Fisicamente presente e tecnicamente sólido, Bouaddi terminou a partida como líder em número de passes (66) e percorreu a maior distância entre os jogadores (11,87 km), segundo dados da Fifa. Sua movimentação constante, seja pressionando Casemiro na saída de bola ou neutralizando Vinícius Jr em ações defensivas, deu ao Marrocos maior fluidez ofensiva e sustentação no meio-campo.
Formado no Lille, o meia estreou profissionalmente aos 16 anos e já havia mostrado sinais de maturidade em confrontos europeus, inclusive em uma estreia na Champions aos 17 contra o Real Madrid.
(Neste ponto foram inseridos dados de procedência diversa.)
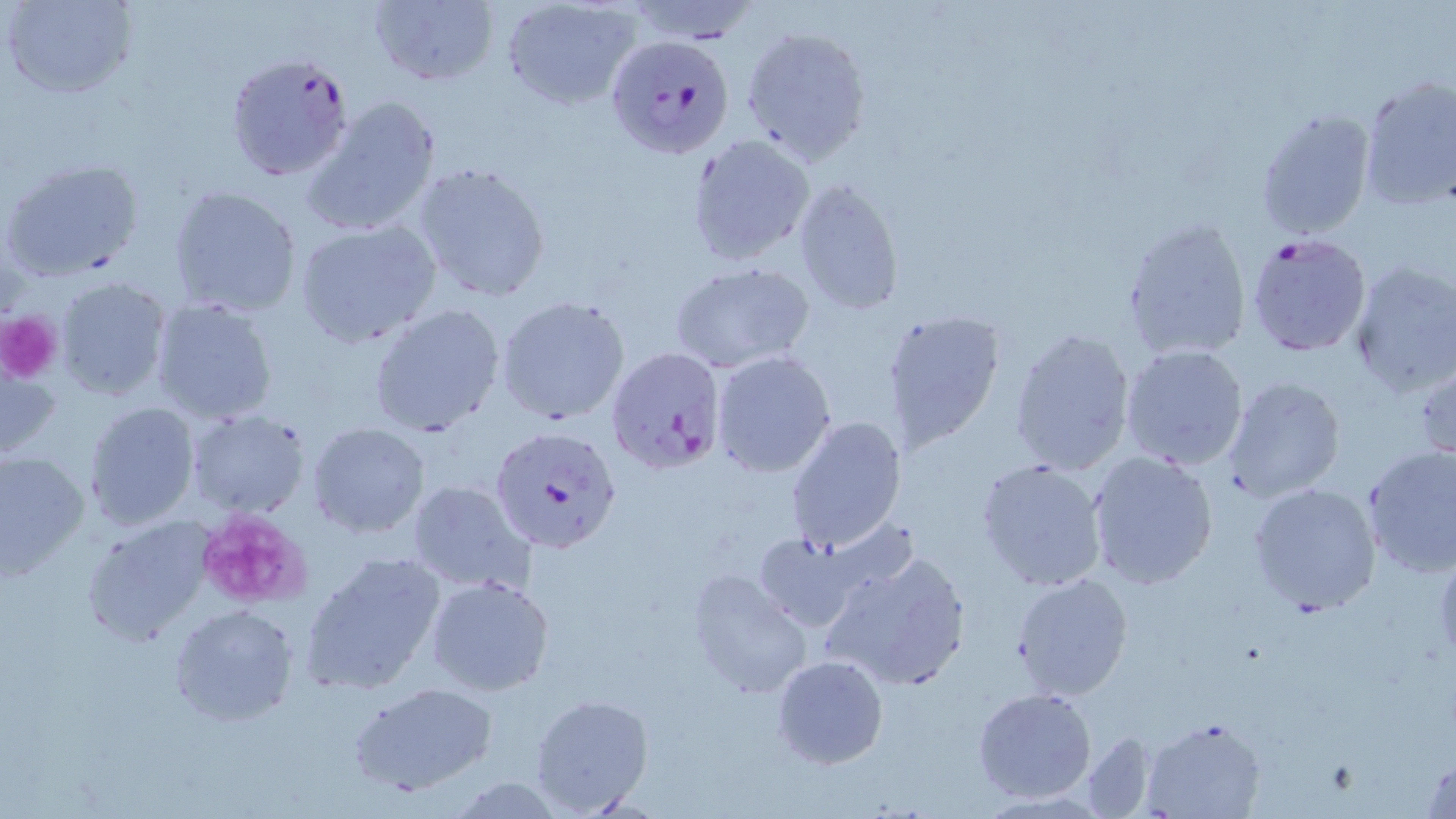
Approximate bounding boxes as (x1, y1, x2, y2) in pixels. Uninfected red blood cell locations: (2, 0, 137, 100), (368, 0, 498, 88), (502, 2, 640, 110), (742, 23, 874, 164), (1357, 77, 1456, 210), (302, 94, 443, 237), (1255, 106, 1376, 240), (687, 134, 815, 267), (2, 157, 144, 284), (410, 161, 553, 302), (794, 178, 905, 317), (169, 186, 302, 318), (1121, 215, 1252, 363), (293, 220, 441, 348), (1346, 259, 1456, 398), (669, 262, 815, 374), (56, 277, 171, 401), (496, 295, 631, 426), (150, 299, 278, 425), (369, 304, 506, 438), (878, 308, 1005, 450), (1009, 326, 1138, 476), (1118, 343, 1250, 471), (711, 350, 836, 477), (1415, 361, 1456, 468), (1, 364, 59, 464), (1222, 377, 1346, 502), (83, 401, 200, 530), (185, 409, 310, 519), (786, 416, 907, 552), (306, 421, 431, 538), (1362, 445, 1456, 578), (1085, 449, 1220, 590), (0, 450, 90, 579), (975, 458, 1109, 592), (405, 480, 536, 597), (1248, 481, 1381, 615), (81, 518, 213, 644), (751, 530, 873, 633), (817, 549, 972, 694), (300, 551, 448, 695), (685, 566, 812, 699), (1011, 572, 1135, 702), (425, 575, 556, 698), (169, 602, 302, 726), (771, 654, 887, 769), (348, 681, 499, 797), (972, 687, 1095, 804), (530, 693, 654, 817), (1143, 717, 1266, 819), (1079, 730, 1160, 817), (1420, 755, 1455, 817), (448, 777, 565, 817). Platelet locations: (0, 310, 63, 384), (194, 509, 312, 609). Plasmodium falciparum-infected red blood cell locations: (609, 37, 738, 163), (224, 51, 355, 181), (1243, 230, 1373, 358), (607, 347, 727, 474), (490, 425, 622, 554). Slide-level diagnosis: Plasmodium falciparum. May-Grünwald-Giemsa-stained preparation. 1000x magnification. Thin blood smear. Optical microscopy. Image is 1456×819 pixels. Single field of view.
Apesar de ter passado por seleções de base da França, Bouaddi optou em meados de maio por representar o país de origem de seus pais, decisão que agora ganha contornos de acerto após a atuação diante do Brasil.
O desempenho confirma o trabalho da federação marroquina para integrar talentos da diáspora e reforça a ideia de que a escolha do jogador não foi apenas simbólica, mas também esportiva. Se mantiver o nível exibido na estreia, Bouaddi tem potencial para se tornar uma das caras do torneio — e a sua presença já altera o panorama de opções jovens tanto para Marrocos quanto para a França.